WORK ITEM:
The result should be a word-for-word retyping of the entries below, free of pictures.

DATA RECORDS:
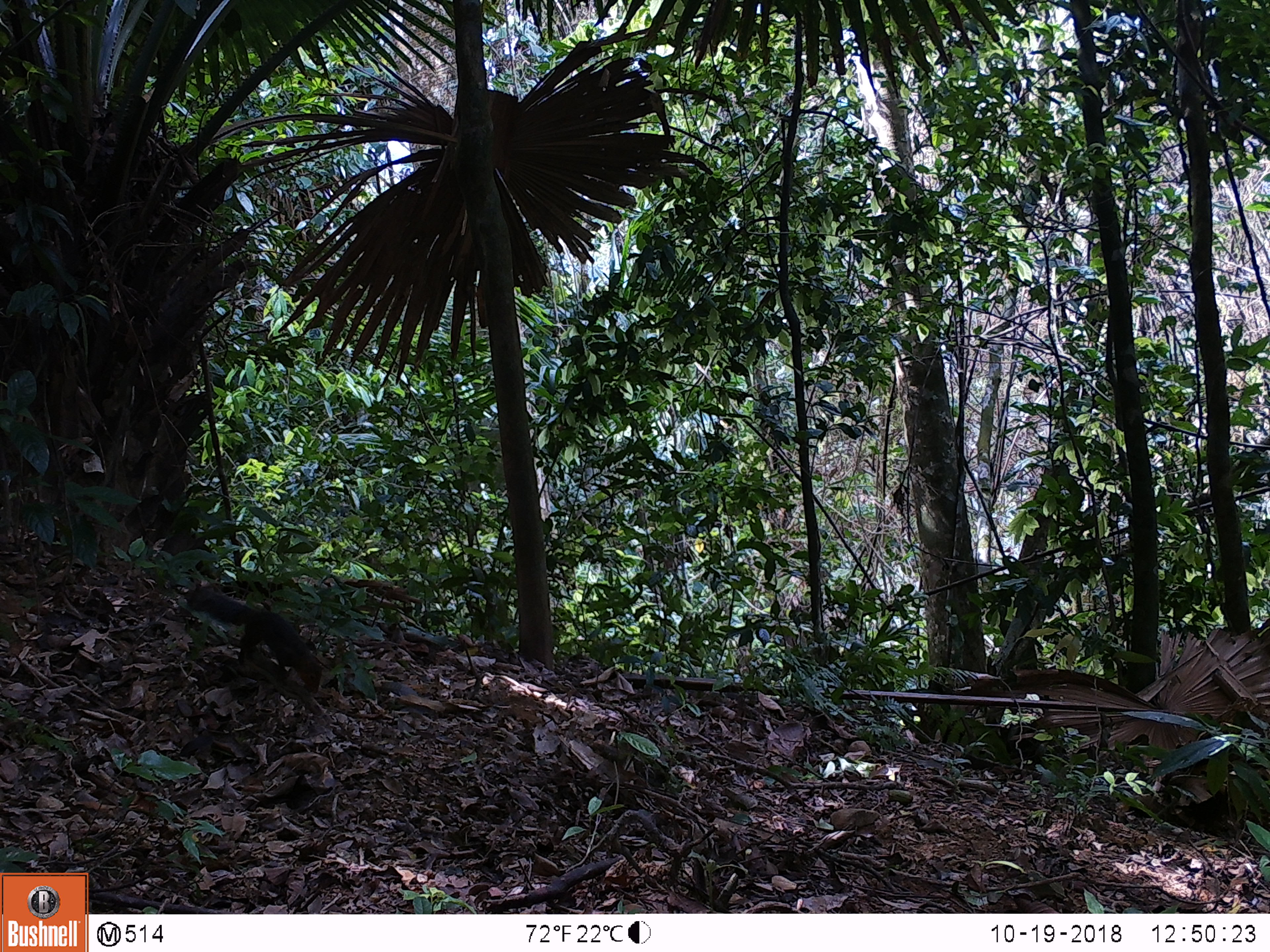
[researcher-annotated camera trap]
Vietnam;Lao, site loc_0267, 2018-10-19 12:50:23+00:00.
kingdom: Animalia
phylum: Chordata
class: Mammalia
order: Rodentia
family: Sciuridae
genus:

RESULT FOR THIS EXERCISE:
[researcher-annotated camera trap]
Vietnam;Lao, site loc_0267, 2018-10-19 12:50:23+00:00.
kingdom: Animalia
phylum: Chordata
class: Mammalia
order: Rodentia
family: Sciuridae
genus:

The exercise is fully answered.